Part II: Changing Software is the meat of the book and gives practical strategies for getting legacy code under control of unit tests using the concepts introduced in Part I. Just look at the titles of the chapters in Part II and you’ll see many familiar conundrums you encounter when staring legacy code in the face:
- I Don’t Have Much Time and I Have to Change It
- It Takes Forever to Make a Change
- How Do I Add a Feature?
- I Can’t Get This Class into a Test Harness
- I Need to Make a Change. What Methods Should I Test?
- I Need to Make Many Changes in One Area
- I Need to Make a Change, but I don’t Know What Tests to Write
- Dependencies on Libraries Are Killing Me
- My Application is All API Calls
- I Don’t Understand the Code Well Enough to Change It
- My Application Has No Structure
- My Test Code is in the Way
- My Project Is not Object Oriented, How Do I Make Safe Changes?
- This Class Is Too Big and I Don’t Want It to Get Any Bigger
- I’m Changing the Same Code All Over the Place
- I Need to Change a Monster Method and I Can’t Write Tests For It
- How Do I Know That I’m Not Breaking Anything?
- We Feel Overwhelmed. It Isn’t Going to Get Any Better
This is the real meat of the book and the place where you’ll get the best nuggets. This is the place where you’ll be reading a chapter and saying to yourself “man, I have faced that problem so many times!”. Michael’s approach is very hands-on and each chapter is illustrated with an example in C++, Java or C#. Sometimes techniques will be mentioned that can only be done in some languages and not in others, but all the techniques can be applied in one way or another in any object-oriented language. If you’re looking at a big pile of procedural C code, many times the techniques can be applied there as well in a limited or different form than the one you’d use in an object-oriented language. Each chapter in Part II refers to the dependency breaking techniques of Part III that you use to tame the problem in question.

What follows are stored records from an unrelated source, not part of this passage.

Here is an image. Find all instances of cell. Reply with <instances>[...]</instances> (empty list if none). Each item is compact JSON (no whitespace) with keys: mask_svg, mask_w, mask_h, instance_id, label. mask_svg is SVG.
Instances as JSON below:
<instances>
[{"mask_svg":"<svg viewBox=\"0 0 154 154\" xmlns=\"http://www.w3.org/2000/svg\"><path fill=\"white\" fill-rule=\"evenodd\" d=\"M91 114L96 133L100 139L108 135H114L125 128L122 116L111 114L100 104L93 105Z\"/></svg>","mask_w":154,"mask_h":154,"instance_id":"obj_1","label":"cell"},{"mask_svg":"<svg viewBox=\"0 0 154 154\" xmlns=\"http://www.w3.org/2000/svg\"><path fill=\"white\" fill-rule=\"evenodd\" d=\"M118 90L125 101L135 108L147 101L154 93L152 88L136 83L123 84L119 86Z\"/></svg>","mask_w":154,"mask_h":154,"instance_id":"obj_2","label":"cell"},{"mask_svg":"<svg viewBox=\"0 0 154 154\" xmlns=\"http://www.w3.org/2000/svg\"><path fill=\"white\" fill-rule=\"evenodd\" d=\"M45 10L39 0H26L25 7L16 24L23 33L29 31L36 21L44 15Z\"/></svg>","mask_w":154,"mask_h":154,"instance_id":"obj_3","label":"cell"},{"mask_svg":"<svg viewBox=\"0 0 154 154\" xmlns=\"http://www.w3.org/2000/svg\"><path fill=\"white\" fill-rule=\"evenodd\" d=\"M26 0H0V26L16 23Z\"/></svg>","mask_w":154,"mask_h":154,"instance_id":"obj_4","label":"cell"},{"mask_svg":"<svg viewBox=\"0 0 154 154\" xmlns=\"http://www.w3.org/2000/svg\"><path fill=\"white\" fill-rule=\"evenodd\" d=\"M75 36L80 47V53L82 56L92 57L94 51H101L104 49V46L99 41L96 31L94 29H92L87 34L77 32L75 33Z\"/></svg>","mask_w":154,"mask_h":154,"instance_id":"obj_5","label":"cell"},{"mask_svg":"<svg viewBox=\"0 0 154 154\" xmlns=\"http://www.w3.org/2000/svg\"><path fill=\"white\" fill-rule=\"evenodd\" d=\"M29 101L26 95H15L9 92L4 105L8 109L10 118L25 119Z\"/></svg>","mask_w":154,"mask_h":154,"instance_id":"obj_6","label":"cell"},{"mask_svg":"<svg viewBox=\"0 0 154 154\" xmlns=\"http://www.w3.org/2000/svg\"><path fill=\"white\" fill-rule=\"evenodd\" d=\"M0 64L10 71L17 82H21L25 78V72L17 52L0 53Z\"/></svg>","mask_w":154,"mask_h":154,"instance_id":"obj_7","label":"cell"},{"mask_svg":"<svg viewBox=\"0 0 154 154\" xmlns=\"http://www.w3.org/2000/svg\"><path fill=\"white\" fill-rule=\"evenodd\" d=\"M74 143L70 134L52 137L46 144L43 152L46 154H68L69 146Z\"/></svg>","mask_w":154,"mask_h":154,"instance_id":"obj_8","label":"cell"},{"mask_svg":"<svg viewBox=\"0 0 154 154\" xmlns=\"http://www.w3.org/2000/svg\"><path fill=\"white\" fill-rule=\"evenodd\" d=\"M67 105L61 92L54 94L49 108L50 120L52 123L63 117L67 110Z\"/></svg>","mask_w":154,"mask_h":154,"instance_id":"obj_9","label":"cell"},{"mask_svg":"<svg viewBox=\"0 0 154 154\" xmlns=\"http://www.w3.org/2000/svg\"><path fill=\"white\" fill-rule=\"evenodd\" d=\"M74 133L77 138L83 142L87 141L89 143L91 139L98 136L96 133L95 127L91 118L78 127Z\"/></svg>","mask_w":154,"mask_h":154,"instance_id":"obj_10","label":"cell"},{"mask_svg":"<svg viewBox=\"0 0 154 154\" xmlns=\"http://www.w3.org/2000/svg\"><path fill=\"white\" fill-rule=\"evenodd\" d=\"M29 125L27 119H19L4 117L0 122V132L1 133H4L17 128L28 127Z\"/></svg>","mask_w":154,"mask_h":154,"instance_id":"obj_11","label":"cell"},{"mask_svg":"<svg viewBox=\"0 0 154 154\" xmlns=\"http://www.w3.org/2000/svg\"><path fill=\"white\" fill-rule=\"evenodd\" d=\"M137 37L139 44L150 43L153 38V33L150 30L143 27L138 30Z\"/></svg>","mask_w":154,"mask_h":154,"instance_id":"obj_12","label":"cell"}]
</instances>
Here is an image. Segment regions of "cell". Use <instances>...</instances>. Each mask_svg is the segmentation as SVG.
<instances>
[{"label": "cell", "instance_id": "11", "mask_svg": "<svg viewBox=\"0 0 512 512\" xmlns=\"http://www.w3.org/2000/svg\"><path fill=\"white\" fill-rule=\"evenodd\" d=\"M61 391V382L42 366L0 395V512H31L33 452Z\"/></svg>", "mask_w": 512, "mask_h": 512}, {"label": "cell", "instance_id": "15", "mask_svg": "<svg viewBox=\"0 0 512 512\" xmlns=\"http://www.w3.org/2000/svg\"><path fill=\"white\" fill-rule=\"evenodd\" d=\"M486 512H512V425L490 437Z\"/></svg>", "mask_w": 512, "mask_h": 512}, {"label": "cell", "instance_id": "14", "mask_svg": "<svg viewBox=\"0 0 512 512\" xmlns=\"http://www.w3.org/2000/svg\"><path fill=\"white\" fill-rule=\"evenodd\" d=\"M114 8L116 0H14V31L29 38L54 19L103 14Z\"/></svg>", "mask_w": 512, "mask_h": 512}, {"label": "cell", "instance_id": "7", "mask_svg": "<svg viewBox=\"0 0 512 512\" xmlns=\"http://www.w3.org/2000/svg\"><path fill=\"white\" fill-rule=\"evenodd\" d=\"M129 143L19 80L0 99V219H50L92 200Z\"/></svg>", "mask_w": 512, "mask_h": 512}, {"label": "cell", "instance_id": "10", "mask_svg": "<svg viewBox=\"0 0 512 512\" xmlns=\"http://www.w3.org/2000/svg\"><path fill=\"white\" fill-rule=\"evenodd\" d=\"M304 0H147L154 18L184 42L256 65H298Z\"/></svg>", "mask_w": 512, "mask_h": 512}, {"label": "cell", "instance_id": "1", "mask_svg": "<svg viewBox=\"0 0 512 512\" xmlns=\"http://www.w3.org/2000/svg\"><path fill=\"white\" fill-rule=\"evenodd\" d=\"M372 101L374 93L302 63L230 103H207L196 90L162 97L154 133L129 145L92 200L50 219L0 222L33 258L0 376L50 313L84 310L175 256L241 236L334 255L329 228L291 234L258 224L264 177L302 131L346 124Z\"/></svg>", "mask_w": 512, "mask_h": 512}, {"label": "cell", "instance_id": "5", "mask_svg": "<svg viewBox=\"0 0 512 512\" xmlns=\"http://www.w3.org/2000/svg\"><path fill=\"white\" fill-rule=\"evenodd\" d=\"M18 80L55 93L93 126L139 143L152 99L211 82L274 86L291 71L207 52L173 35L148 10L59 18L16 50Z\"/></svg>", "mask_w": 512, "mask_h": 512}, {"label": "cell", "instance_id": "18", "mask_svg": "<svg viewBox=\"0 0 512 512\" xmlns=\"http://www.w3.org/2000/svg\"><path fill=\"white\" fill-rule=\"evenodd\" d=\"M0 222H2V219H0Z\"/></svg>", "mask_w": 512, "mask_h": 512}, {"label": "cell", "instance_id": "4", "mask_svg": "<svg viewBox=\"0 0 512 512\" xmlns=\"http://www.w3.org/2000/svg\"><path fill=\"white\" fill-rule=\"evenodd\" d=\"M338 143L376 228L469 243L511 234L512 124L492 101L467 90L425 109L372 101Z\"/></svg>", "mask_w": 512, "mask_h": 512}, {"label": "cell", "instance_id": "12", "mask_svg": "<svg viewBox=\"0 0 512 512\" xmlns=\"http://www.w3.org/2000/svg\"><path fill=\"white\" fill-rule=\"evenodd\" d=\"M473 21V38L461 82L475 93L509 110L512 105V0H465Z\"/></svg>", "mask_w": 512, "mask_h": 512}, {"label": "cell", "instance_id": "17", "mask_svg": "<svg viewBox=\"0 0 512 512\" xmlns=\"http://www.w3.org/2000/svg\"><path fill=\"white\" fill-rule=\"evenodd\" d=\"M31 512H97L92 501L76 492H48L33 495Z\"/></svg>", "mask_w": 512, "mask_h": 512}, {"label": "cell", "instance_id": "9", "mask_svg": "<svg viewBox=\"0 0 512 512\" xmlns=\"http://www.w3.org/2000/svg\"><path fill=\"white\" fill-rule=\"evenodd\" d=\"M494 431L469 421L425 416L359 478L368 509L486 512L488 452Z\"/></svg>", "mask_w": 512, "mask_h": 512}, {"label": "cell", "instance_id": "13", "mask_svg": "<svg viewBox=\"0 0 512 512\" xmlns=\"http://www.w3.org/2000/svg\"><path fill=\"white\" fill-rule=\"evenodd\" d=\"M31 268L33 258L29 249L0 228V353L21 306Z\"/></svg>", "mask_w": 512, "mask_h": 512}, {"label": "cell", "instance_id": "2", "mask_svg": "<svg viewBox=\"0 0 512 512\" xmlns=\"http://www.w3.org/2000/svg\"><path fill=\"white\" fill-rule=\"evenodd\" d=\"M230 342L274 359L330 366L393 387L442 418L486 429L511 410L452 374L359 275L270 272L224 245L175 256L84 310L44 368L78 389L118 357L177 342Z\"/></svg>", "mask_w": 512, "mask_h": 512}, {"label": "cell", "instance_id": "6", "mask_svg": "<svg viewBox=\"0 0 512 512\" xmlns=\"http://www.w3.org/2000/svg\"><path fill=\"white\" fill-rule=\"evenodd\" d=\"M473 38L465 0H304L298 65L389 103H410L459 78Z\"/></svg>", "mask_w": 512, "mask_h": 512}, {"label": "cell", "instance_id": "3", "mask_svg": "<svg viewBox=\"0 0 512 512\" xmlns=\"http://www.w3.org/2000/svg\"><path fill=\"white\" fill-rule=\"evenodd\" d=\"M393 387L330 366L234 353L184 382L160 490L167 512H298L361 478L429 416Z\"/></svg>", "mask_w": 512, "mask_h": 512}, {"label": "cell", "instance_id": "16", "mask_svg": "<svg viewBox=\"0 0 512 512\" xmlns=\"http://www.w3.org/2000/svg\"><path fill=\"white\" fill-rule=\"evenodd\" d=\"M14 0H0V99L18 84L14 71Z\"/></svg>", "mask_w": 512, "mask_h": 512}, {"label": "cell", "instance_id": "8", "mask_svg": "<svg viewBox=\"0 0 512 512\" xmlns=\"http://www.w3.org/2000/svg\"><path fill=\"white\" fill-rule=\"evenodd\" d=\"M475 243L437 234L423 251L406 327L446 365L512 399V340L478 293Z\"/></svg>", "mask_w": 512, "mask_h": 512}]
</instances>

Part III: Dependency-Breaking Techniques covers the recipes used to separate a problematic class from its dependencies so that you can get the class instantiated in isolation under a test harness. One or more of these techniques are referenced as part of the solution to each of the problems discussed by a chapter in Part II. The techniques are cataloged in a fashion similar to “Refactoring: Improving the Design of Existing Code” by Martin Fowler. The techniques are:
- Adapt Parameter
- Break Out Method Object
- Definition Completion
- Encapsulate Global References
- Expose Static Method
- Extract and Override Call
- Extract and Override Factory Method
- Extract and Override Getter
- Extract Implementer
- Extract Interface
- Introduce Instance Delegator
- Introduce Static Setter
- Link Substitution
- Parameterize Constructor
- Parameterize Method
- Primitivize Parameter
- Pull Up Feature
- Push Down Dependency
- Replace Function with Function Pointer
- Replace Global Reference with Getter
- Subclass and Override Method
- Supersede Instance Variable
- Template Redefinition
- Text Redefinition
This book is an excellent partner to Fowler’s Refactoring. Fowler’s book tells you about transformations you can make on code that is already under test in order to improve its design. Feathers’s book tells you how to get legacy code under test so that you can do the refactoring with confidence. Both books demonstrate incremental approaches to improving code quality and represent the distilled essence of many, many consulting hours with development teams by their respective authors.
I strongly recommend Feathers’s book to anyone interested in applying unit tests to legacy code.